## CONSIGNE A
Recopiez sans rien changer le passage du texte sur la CJR qui commence à « Une plainte sérieuse » et se termine à « ici visée ? ».
## CONSIGNE B
Selon le texte sur la CJR, quel article du Code pénal prévoit le délit de harcèlement moral ?
## CONSIGNE C
Écrivez la suite du texte sur la plainte devant la CJR, en partant de sa dernière phrase.

## TEXTE FOURNI

La CJR « est liée par la définition des crimes et délits ainsi que par la détermination des peines telles qu’elles résultent de la loi » (art. 68-1, al. 3, de la Constitution). En l’occurrence, à lire la presse, les délits seraient au nombre de trois. Le premier est celui de risques causés à autrui, défini comme « le fait d’exposer directement autrui à un risque immédiat de mort ou de blessures de nature à entraîner une mutilation ou une infirmité permanente par la violation manifestement délibérée d’une obligation particulière de prudence ou de sécurité imposée par la loi ou le règlement » (art. 223-1 du Code pénal). Le deuxième délit est celui d’homicide involontaire (art. 221-6 du Code pénal). Le troisième délit est celui d’harcèlement moral, prévu par l’article 222-33-2 du Code pénal, qui réprime le fait de harceler autrui par des propos ou comportements répétés ayant pour objet ou pour effet une dégradation des conditions de travail susceptible de porter atteinte à ses droits et à sa dignité, d’altérer sa santé physique ou mentale ou de compromettre son avenir professionnel.
Une plainte sérieuse ?
L’on peut être circonspect quant aux poursuites sur le fondement du risque causé à autrui. Le texte exige, d’une part, un risque immédiat de mort ou de blessures de nature à entraîner une mutilation ou une infirmité permanente – ce qui n’est en rien évident ici ; d’autre part, la violation manifestement délibérée d’une obligation particulière de prudence ou de sécurité imposée par la loi ou le règlement : quelle obligation particulière légale ou réglementaire serait ici visée ?

## EXTRAITS DE DONNÉES
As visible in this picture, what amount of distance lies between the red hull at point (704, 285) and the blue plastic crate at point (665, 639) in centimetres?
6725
--
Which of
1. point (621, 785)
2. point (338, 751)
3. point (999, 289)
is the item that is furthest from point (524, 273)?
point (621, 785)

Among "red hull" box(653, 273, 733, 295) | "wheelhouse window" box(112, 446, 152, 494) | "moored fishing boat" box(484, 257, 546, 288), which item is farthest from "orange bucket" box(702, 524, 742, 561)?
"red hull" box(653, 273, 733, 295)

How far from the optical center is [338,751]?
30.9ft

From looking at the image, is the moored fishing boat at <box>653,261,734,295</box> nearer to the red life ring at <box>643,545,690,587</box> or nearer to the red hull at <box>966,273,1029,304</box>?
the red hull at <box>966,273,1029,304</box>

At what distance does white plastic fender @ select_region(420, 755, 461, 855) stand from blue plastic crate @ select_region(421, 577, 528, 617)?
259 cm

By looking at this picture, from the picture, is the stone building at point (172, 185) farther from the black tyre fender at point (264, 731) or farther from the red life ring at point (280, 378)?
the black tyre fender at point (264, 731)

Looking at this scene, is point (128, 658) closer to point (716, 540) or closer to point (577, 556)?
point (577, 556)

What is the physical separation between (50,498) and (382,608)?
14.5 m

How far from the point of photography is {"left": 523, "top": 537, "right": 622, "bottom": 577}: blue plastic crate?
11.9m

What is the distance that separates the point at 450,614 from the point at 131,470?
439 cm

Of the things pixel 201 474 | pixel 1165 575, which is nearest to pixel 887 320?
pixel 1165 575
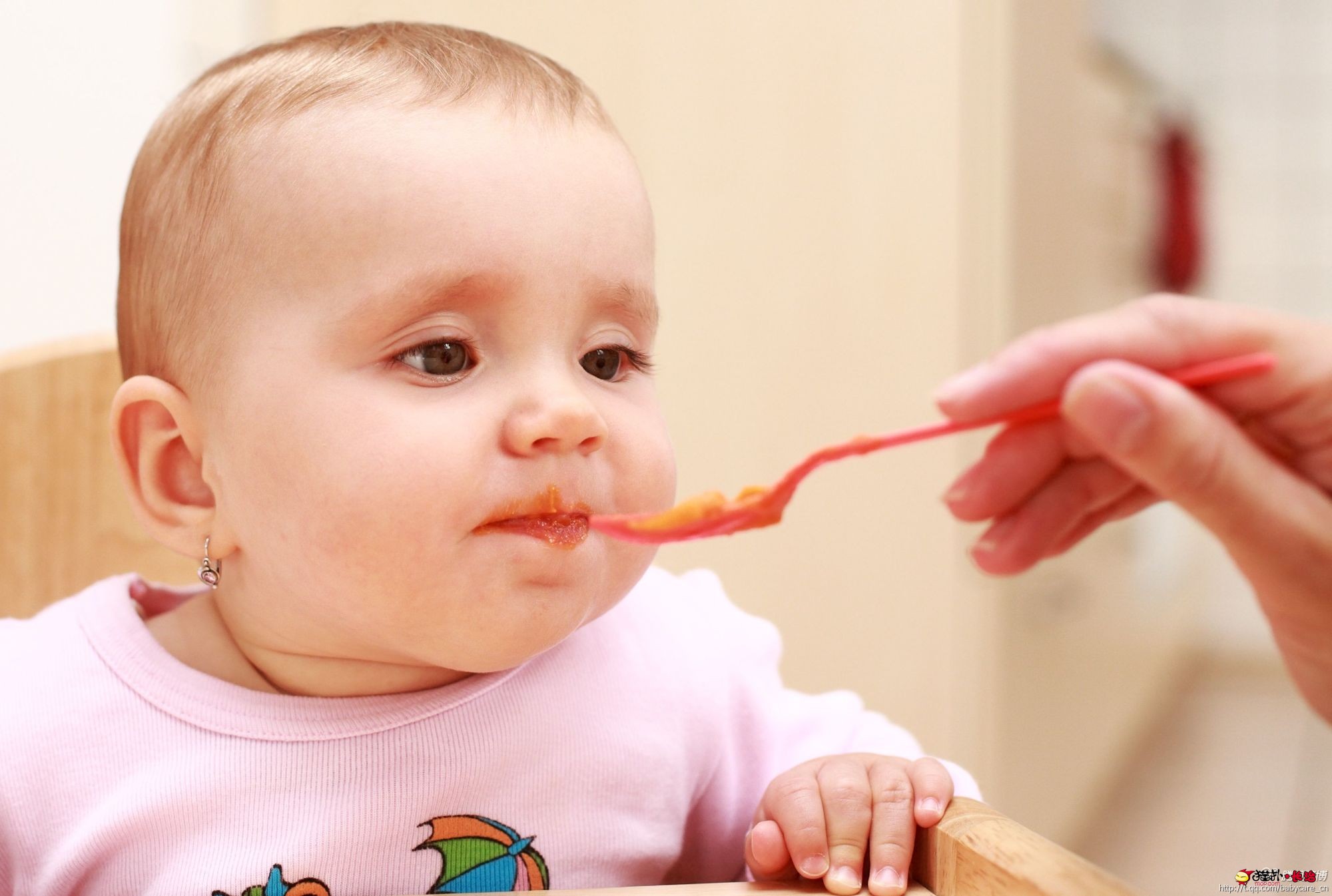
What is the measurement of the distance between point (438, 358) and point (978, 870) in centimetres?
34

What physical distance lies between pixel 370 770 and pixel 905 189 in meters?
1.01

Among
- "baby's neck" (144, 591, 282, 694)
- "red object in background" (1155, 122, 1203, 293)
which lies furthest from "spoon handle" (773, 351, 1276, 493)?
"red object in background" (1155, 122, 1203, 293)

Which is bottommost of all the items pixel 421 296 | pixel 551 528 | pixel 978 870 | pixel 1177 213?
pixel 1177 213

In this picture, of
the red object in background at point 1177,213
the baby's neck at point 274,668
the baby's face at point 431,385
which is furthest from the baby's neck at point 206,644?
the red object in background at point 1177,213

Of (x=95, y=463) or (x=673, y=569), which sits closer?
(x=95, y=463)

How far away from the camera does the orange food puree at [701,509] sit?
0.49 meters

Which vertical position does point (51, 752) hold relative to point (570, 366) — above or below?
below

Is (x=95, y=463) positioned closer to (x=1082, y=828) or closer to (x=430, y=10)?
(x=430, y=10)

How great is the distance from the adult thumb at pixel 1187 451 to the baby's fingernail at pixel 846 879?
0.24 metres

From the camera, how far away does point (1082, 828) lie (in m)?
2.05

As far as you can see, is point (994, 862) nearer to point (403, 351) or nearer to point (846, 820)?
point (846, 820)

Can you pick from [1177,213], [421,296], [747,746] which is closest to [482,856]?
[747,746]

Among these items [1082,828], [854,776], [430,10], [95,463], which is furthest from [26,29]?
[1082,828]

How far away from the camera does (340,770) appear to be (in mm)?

## RÉPONSE ATTENDUE A
Une plainte sérieuse ?
L’on peut être circonspect quant aux poursuites sur le fondement du risque causé à autrui. Le texte exige, d’une part, un risque immédiat de mort ou de blessures de nature à entraîner une mutilation ou une infirmité permanente – ce qui n’est en rien évident ici ; d’autre part, la violation manifestement délibérée d’une obligation particulière de prudence ou de sécurité imposée par la loi ou le règlement : quelle obligation particulière légale ou réglementaire serait ici visée ?

## RÉPONSE ATTENDUE B
L'article 222-33-2 du Code pénal.

## RÉPONSE ATTENDUE C
Les mêmes doutes sont de mise concernant l’homicide involontaire : selon l’article 121-3 du Code pénal auquel renvoie l’article 221-6 du Code pénal, « les personnes physiques qui n’ont pas causé directement le dommage, mais qui ont créé ou contribué à créer la situation qui a permis la réalisation du dommage ou qui n’ont pas pris les mesures permettant de l’éviter, sont responsables pénalement s’il est établi qu’elles ont, soit violé de façon manifestement délibérée une obligation particulière de prudence ou de sécurité prévue par la loi ou le règlement, soit commis une faute caractérisée et qui exposait autrui à un risque d’une particulière gravité qu’elles ne pouvaient ignorer ». Or : 1° Quelle obligation particulière légale ou réglementaire aurait, là encore, été méconnue ? 2° La faute caractérisée reste à démontrer ; 3° le lien de causalité entre la faute et la mort ferait assurément débat.
Ce serait finalement le chef de harcèlement moral qui aurait le plus de chance de prospérer, après que la Cour de cassation a admis, par un arrêt de la chambre criminelle du 21 janvier 2025 qu’il puisse être « institutionnel », et qu’ont été condamnés des dirigeants d’une société (France Telecom) pour avoir, en connaissance de cause, défini et mis en œuvre une « politique générale d’entreprise » de nature à entrainer une dégradation des conditions de travail des salariés. N’en va-t-il pas de même en présence d’une « politique d’Etat » aux mêmes effets ? Cependant, si l’élément légal de l’infraction de harcèlement moral n’exige pas que les agissements répétés s’exercent à l’égard d’une victime déterminée ou dans le cadre de relations interpersonnelles entre leur auteur et la ou les victimes, la Cour de cassation a précisé : « pourvu que ces dernières fassent partie de la même communauté de travail ». Le ministre fait-il partie de la même communauté de travail ? On peut être sceptique et pourrait résonner la même musique qu’avant : responsables mais pas coupables.